Among the many reasons they give, majority of them assert these foundations serve primarily as a means of giving back to the very society that made them, a move I believe can be lauded and needs commendation but then again my doubting head asks different questions;
1. Does one need a charity foundation in order to give back to society?
2. Could there be any other medium of helping the less vulnerable in society without setting up a foundation?
3. Why do you need money from society when your intent is to give back to them because you feel they have been supportive to your career?
Pardon my ignorance if I my questions seem to suggest that but then this brings to mind whether these foundations are meant to amass wealth for the celebrities themselves as most of them are supported by donors or intended to give back to society.
It must be noted that this article is not intended to hurt any ‘celebrity’s’ feeling and goodwill to establish a foundation aimed at giving back to society but a call on them to come clear on the intents of these foundations that keep springing up like mushrooms each and everyday.
Recent times have seen the likes of Juliet Ibrahim, Yvonne Nelson, Nana Ama McBrown, John Dumelo, Emelia Brobbey and so many others establish foundations but how beneficial have these outfits been to the society as they claim?
Perhaps, just a means to remain in the press.
With that said, it is also worth noting that John Dumelo’s Foundation recently opened up to brilliant but needy students, Emelia Brobbey donated to a couple of Children’s Homes and has commenced a School building project, Nana Ama McBrown donated wheel chairs to some physically challenged, Nadia Buari commissioned a water project for one village, Juliet Ibrahim on the other hand has been fort coming with her charity programmes and all must be commended.
I however believe to whom much is given, much is expected.
Once, as I hosted beautiful Ghanaian actress, television talk show host and philanthropist Ama K. Abebrese on my radio show where she shared her opinion on the celebrity foundations.
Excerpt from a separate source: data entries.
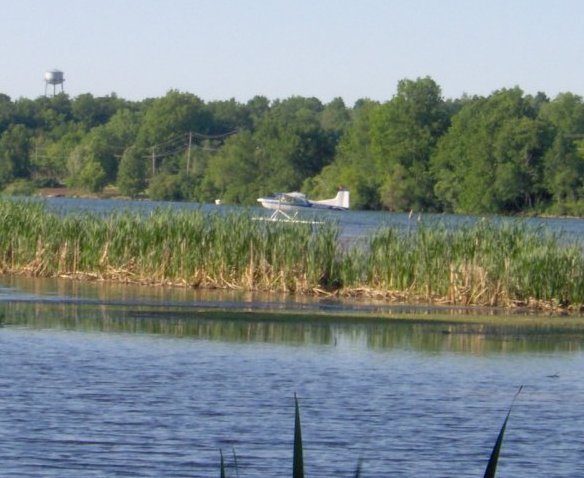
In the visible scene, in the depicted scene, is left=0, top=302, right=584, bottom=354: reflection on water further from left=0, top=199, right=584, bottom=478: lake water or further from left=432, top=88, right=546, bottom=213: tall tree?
left=432, top=88, right=546, bottom=213: tall tree

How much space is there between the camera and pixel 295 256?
88.8 feet

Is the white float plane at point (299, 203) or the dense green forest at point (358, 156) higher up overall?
the dense green forest at point (358, 156)

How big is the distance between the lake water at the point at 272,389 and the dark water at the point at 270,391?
3 centimetres

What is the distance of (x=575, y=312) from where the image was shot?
25.1m

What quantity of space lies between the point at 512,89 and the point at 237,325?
92.1 m

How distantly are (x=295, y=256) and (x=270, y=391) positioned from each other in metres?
10.9

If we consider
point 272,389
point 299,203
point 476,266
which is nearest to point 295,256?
point 476,266

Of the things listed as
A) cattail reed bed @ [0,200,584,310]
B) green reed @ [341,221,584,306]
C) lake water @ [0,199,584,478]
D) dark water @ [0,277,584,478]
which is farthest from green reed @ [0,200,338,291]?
dark water @ [0,277,584,478]

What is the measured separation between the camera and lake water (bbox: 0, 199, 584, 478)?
12906mm

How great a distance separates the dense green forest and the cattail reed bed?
2725 inches

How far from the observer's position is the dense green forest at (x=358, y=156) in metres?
102

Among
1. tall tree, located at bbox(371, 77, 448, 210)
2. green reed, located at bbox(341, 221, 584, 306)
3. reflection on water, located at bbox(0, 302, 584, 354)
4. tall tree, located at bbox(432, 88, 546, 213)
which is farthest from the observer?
tall tree, located at bbox(371, 77, 448, 210)

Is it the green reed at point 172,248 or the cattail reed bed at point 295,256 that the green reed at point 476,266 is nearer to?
the cattail reed bed at point 295,256

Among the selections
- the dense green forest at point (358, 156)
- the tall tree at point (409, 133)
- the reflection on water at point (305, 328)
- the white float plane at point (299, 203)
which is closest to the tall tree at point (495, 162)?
the dense green forest at point (358, 156)
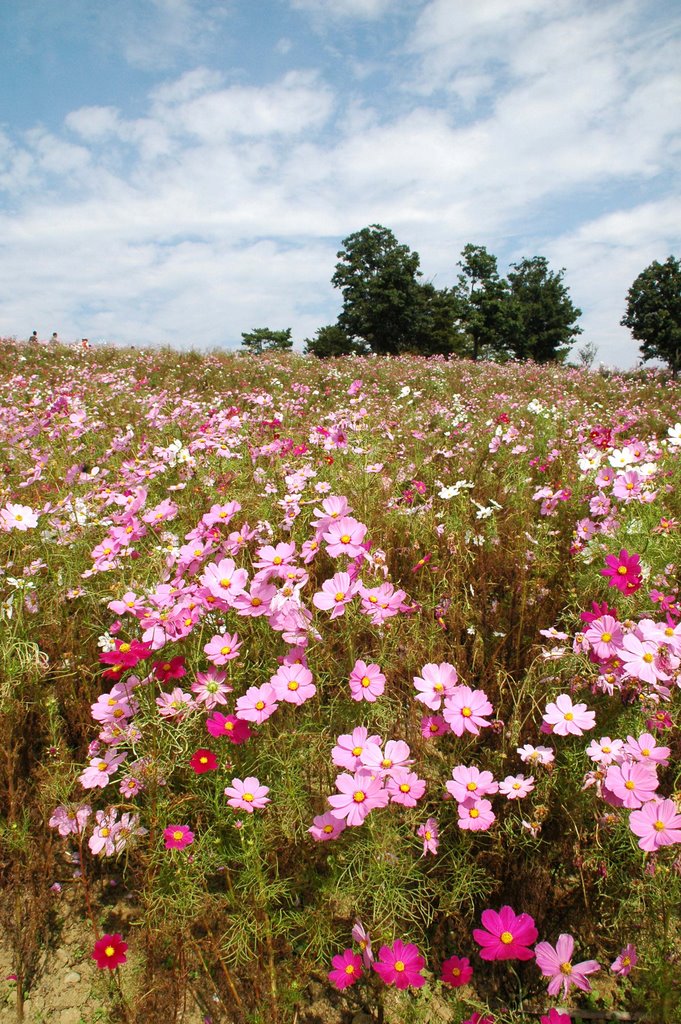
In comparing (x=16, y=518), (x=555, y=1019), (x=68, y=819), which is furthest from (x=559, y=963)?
(x=16, y=518)

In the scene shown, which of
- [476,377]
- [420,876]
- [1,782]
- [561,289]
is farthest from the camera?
[561,289]

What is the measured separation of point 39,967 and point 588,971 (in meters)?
1.37

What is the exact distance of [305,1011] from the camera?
132 cm

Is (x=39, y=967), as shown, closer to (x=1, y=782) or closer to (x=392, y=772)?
(x=1, y=782)

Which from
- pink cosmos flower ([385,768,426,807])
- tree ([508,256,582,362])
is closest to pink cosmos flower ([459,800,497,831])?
pink cosmos flower ([385,768,426,807])

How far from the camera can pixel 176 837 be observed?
1.34 meters

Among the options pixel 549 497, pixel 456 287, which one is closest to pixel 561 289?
pixel 456 287

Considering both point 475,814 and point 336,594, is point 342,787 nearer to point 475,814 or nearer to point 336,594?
A: point 475,814

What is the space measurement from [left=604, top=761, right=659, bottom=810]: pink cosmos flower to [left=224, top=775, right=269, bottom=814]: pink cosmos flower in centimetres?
80

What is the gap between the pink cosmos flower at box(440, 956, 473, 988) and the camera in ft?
4.04

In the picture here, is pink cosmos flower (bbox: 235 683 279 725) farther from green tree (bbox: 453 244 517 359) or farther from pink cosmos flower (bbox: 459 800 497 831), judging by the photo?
green tree (bbox: 453 244 517 359)

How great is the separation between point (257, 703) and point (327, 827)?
0.34m

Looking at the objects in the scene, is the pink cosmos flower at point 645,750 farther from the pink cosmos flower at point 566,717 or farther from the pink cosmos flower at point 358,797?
the pink cosmos flower at point 358,797

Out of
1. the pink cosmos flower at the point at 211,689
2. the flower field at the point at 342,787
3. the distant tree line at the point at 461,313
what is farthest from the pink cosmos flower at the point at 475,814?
the distant tree line at the point at 461,313
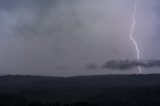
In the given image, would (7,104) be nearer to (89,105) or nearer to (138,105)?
(89,105)

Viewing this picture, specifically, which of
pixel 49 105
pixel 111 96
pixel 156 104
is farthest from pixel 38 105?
pixel 111 96

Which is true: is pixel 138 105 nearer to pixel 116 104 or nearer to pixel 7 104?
pixel 116 104

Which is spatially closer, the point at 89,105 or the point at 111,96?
the point at 89,105

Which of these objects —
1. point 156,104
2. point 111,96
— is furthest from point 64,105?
point 111,96

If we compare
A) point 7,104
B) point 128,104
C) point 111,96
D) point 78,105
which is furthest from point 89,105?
point 111,96

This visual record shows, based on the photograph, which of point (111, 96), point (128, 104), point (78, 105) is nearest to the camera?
point (78, 105)

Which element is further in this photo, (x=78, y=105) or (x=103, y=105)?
(x=103, y=105)

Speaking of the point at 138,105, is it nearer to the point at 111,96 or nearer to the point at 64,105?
the point at 64,105

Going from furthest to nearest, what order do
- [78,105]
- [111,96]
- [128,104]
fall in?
[111,96], [128,104], [78,105]
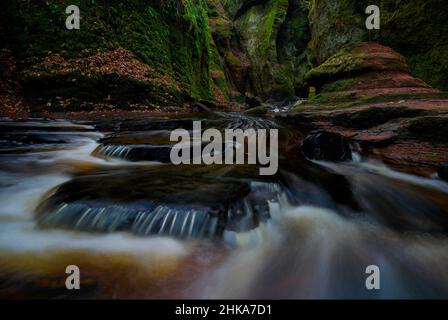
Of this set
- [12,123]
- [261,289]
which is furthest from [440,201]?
[12,123]

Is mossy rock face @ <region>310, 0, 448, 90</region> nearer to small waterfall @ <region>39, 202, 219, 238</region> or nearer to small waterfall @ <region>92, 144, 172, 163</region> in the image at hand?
small waterfall @ <region>92, 144, 172, 163</region>

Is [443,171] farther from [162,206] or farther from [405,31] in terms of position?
[405,31]

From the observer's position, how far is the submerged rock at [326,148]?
16.8ft

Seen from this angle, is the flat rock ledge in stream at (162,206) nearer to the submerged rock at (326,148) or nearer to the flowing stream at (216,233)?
the flowing stream at (216,233)

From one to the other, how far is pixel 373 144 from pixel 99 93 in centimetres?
878

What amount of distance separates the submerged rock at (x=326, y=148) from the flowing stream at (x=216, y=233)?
106cm

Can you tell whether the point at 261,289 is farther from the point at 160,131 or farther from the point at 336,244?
the point at 160,131

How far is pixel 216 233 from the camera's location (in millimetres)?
2420

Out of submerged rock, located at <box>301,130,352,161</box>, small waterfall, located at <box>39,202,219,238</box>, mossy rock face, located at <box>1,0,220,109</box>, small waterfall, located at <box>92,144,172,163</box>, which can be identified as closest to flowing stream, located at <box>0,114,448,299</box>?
small waterfall, located at <box>39,202,219,238</box>

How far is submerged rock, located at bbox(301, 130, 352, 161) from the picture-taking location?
5.12 metres

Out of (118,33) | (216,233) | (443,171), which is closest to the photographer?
(216,233)

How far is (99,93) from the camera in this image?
9555mm

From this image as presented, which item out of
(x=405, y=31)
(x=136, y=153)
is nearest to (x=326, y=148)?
(x=136, y=153)

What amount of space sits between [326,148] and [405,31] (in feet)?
32.1
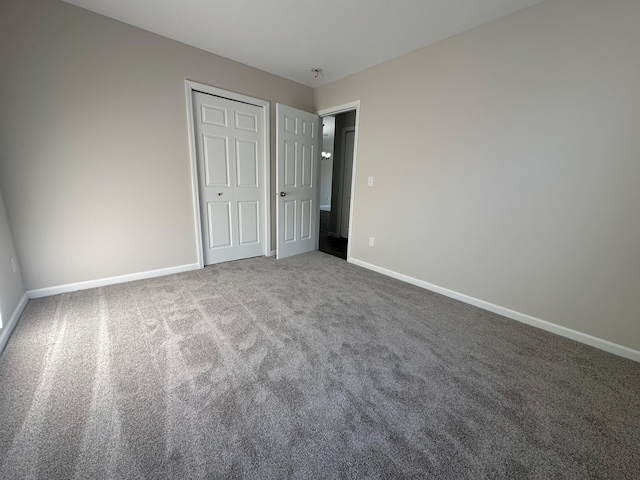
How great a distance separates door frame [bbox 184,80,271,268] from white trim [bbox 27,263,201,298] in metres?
0.23

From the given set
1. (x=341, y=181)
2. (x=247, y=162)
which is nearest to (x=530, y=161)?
(x=247, y=162)

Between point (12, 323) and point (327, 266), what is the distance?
2906 millimetres

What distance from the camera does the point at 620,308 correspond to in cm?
184

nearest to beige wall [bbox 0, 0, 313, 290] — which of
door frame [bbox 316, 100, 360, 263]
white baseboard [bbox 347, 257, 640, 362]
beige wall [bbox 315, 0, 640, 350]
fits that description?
door frame [bbox 316, 100, 360, 263]

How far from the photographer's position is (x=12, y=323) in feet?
6.23

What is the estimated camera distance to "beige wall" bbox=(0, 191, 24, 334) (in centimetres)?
184

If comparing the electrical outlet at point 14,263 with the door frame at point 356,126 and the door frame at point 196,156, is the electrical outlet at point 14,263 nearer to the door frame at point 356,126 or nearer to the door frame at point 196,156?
the door frame at point 196,156

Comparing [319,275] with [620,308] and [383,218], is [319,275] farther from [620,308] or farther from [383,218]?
[620,308]

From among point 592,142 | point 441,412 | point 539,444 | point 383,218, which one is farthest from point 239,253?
point 592,142

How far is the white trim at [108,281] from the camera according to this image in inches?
94.3

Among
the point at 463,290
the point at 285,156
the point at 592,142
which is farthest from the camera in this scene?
the point at 285,156

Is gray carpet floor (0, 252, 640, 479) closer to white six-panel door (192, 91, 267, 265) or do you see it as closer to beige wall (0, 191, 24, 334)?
beige wall (0, 191, 24, 334)

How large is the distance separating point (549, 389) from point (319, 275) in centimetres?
221

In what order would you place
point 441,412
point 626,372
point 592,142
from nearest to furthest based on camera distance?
point 441,412
point 626,372
point 592,142
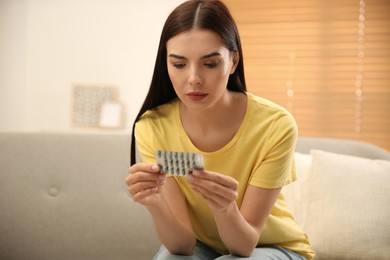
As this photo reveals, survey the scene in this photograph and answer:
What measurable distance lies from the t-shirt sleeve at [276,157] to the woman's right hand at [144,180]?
0.91 feet

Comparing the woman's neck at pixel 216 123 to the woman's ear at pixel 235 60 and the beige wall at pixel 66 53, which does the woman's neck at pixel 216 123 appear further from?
the beige wall at pixel 66 53

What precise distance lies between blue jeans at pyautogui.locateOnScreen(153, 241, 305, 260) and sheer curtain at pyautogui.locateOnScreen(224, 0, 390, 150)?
263 cm

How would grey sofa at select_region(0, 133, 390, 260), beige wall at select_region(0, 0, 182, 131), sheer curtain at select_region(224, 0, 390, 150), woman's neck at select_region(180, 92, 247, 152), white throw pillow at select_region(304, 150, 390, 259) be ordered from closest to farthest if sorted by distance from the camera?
woman's neck at select_region(180, 92, 247, 152), white throw pillow at select_region(304, 150, 390, 259), grey sofa at select_region(0, 133, 390, 260), sheer curtain at select_region(224, 0, 390, 150), beige wall at select_region(0, 0, 182, 131)

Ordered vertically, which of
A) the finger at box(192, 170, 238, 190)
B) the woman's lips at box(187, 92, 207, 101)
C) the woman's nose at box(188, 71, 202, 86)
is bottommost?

She explained she has always given back to society in her own small way and helped in one way or the other even without an “Ama K. Foundation” and believed giving back to society did not really necessitate the establishment of a foundation although she will not begrudge any celebrity who had or intends having one.
As I already stated, most of these foundations are run with the support of normal individuals and not from the coffers of these celebrities and therefore the need to make certain things known to the public.
Unlike more advanced and developed where systems are put in place to monitor the works of these foundations, Ghanaian NGOs and celebrity charity foundations seem to have a field day.
In 2012, one time Haitian presidential aspirant, Wyclef Jean was accused of misappropriating Haitian Relief Funds that were linked to his Yele.
The charity came under fire because his group was said to have lavished rich contracts on friends and family, ignored bills and spent $30,763 to fly Lindsay Lohan to a charity event.
Many others from around the world can be mentioned but the question that lingers is whether the Ghanaian celebrity charity foundations are a new wealth amassing venture.
Could the right authorities also put a check on these institutions?